First, I should explain what TensorRT-LLM is. It's an open-source library, so that's a key point. It's designed to optimize and deploy LLMs efficiently. Maybe mention that it's built on TensorRT, which is known for high-performance inference.

Next, the main features. Optimization techniques like model pruning, quantization, and efficient attention mechanisms come to mind. These help reduce the model size and speed up inference without losing much accuracy. Also, integration with frameworks like Hugging Face Transformers would be important for developers.

Third, use cases. TensorRT-LLM is used in applications requiring real-time or low-latency responses, such as chatbots, virtual a

### Reasoning Modes (`think` vs. `no_think`)


In [None]:
# Reasoning ON (default)
reasoning_prompt = (
    "I have 5 apples. I eat 2, then my friend gives me 3 more. How many apples do I have now?"
)
messages_on = [
    {"role": "system", "content": "You are a helpful reasoning assistant."},
    {"role": "user", "content": reasoning_prompt},
]
print("--- Reasoning ON ---")
response_on = client.chat.completions.create(
    model=model_id,
    messages=messages_on,
    temperature=0.0,
    max_tokens=512,
)
print(response_on.choices[0].message.content)


# Reasoning OFF using /no_think
messages_off = [
    {"role": "system", "content": "You are a helpful reasoning assistant.\n/no_think"},
    {"role": "user", "content": reasoning_prompt},
]
print("\n--- Reasoning OFF ---")
response_off = client.chat.completions.create(
    model=model_id,
    messages=messages_off,
    temperature=0.0,
    max_tokens=256,
)
print(response_off.choices[0].message.content)

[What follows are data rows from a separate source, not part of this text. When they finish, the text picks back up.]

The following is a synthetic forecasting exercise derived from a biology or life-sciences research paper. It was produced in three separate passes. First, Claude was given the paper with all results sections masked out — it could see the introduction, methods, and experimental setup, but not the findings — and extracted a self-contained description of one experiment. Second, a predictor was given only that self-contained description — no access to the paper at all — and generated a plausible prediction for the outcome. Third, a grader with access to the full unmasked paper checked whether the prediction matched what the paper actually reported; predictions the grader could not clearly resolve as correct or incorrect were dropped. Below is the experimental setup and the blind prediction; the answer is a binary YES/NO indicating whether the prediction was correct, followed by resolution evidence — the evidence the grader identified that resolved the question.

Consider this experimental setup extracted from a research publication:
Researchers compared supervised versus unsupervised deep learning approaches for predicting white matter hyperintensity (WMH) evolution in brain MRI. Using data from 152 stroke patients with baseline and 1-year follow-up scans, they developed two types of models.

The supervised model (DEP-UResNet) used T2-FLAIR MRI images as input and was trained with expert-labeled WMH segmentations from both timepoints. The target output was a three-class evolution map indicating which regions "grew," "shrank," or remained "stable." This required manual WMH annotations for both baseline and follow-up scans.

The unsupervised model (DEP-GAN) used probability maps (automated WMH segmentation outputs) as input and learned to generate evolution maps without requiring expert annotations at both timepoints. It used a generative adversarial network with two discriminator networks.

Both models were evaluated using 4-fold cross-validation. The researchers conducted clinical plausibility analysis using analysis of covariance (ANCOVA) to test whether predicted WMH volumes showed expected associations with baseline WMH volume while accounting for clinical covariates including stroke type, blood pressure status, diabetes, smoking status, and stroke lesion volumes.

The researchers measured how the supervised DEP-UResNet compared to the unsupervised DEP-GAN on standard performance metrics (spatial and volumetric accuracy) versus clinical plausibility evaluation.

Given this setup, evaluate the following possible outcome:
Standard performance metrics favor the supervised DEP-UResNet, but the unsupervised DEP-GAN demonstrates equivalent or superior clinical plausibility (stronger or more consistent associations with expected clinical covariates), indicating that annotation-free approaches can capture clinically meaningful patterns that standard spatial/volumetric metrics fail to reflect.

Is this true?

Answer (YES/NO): YES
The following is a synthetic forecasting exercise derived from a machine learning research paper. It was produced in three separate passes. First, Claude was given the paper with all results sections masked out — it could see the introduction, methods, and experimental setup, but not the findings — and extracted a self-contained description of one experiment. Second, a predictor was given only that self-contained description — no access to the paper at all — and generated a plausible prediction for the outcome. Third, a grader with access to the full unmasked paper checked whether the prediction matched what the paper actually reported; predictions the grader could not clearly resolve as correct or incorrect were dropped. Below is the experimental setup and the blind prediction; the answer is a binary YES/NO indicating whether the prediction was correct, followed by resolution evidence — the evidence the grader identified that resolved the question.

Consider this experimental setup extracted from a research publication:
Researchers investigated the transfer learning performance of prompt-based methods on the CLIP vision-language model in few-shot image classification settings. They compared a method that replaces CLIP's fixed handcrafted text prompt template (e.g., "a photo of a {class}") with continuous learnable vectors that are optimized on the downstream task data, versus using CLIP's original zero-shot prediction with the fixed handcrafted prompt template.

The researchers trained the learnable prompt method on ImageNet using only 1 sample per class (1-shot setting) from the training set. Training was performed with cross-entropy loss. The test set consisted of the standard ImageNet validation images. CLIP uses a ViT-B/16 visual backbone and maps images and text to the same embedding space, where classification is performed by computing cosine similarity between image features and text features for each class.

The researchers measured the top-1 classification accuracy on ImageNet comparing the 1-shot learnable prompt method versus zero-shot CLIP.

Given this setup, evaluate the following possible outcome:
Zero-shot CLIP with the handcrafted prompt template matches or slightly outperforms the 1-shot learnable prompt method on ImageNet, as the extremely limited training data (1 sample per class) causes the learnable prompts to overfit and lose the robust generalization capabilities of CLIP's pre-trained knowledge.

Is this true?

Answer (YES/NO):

### Interaction with `curl`

**Chat Completion:**
```bash
curl -sS -X POST http://127.0.0.1:5000/v1/chat/completions \
  -H "Content-Type: application/json" \
  -H "Authorization: Bearer tensorrt_llm" \
  -d '{
    "model": "nvidia/Llama-3_3-Nemotron-Super-49B-v1_5",
    "messages": [
      {"role": "user", "content": "Give me 3 bullet points about TensorRT-LLM."}
    ],
    "temperature": 0.6,
    "max_tokens": 256
  }'
```

**Streaming Chat Completion:**
```bash
curl -N -sS -X POST http://127.0.0.1:5000/v1/chat/completions \
  -H "Content-Type: application/json" \
  -H "Authorization: Bearer tensorrt_llm" \
  -d '{
    "model": "nvidia/Llama-3_3-Nemotron-Super-49B-v1_5",
    "messages": [
      {"role": "user", "content": "Write a short poem about GPUs."}
    ],
    "stream": true
  }'
```


### Cleanup

To stop the OpenAI-compatible server, press `CTRL+C` in the terminal where it is running.


## Resource Notes

- **Engine Build Time**: The initial build of the TensorRT-LLM engine can be very time-consuming. This is a one-time cost per model and hardware configuration.
- **Hardware**: Nemotron-49B-v1.5 is a large model. Multi-GPU is highly recommended for acceptable performance.
- **Quantization**: TensorRT-LLM supports various quantization techniques (like INT8, FP8) to reduce memory usage and improve performance. Refer to the official documentation for more details.

## Conclusion

In this notebook, you have learned how to:
- Run inference with the Nemotron-49B-v1.5 model using the TensorRT-LLM Python API.
- Perform batch generation for multiple prompts.
- Deploy the model as an OpenAI-compatible server.
- Interact with the server using both a Python client and `curl`.

This provides a solid foundation for integrating high-performance LLM inference into your applications.